#### TASK DETAILS
Please quote word for word the part of the Undertow WebSocket post that opens with the words containing "The issue I" and closes with "heavy GC/CPU load.".

I have an issue with a Thorntail 2.6.0.Final javax.websocket.server.ServerEndpoint that streams data to clients. It has 4 threads receiving messages from distinct Redis pub/sub channels. Each thread forwards messages to client WebSocket Sessions via async/text.
The issue I am seeing is that from time to time the Undertow I/O threads allocate large ByteBuffer arrays that are considered 'Humongous' (more than half the G1 Heap Region Size) and result in heavy GC/CPU load.
Note that it is not the size of the ByteBuffers themselves, but the size of the ByteBuffer[] that is the problem. The Heap Region Size is 2M so given these are arrays of 64 bit pointers there are at least (2M / 2 / 64) 16K entries in the arrays. Profiling directly confirms array sizes in excess of 20,000 entries.
The allocation occurs under io.undertow.server.protocol.framed.AbstractFramedChannel.flushSenders() and from a code inspection appears to be due to the number of pending frames to be sent.
Is there anything I can do to tune this behaviour?
I could increase the Heap Region Size but I suspect that will only mask the problem, especially given that there is a downstream issue with sun.nio.ch.IOVecWrapper which keeps disposing its ThreadLocal cached entry because it keeps being asked for a slightly larger size than the prior calls, i.e. the ByteBuffer arrays are growing in length.
I'm assuming the problem is due to the throughput of messages being sent, however the system does not appear to be under any significant load prior to the problem occurring (the array size breaching the 1M size). CPU (6%) and GC (1 young per minute) load are not high and network (~ 200K/sec) is also not high. The network load does not increase when the issue occurs.
I've also considered slow-consumer back-pressure but found no evidence of that either. Plus I don't see how that would necessarily increase the number of buffers to be flushed.
Do I need more Undertow I/O Threads to (hopefully) reduce the number of pending frames being processed by each Thread? I currently have 16 which I suspect is default for an 8 core system. 8 Threads appear to be for inbound and 8 for outbound. I don't know how any Thread affinity works with Undertow but it appears most of the work is being done by just 1 of the outbound I/O Threads.
Or is there a way to limit the number of pending frames allocated to each array?
Any guidance appreciated.

#### GIVEN INFORMATION

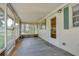 Screened porch with concrete flooring, white trim, and a view of the front yard at 38839 Miller Ave, Zephyrhills, FL 33542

#### COMPLETED EXERCISE
The issue I am seeing is that from time to time the Undertow I/O threads allocate large ByteBuffer arrays that are considered 'Humongous' (more than half the G1 Heap Region Size) and result in heavy GC/CPU load.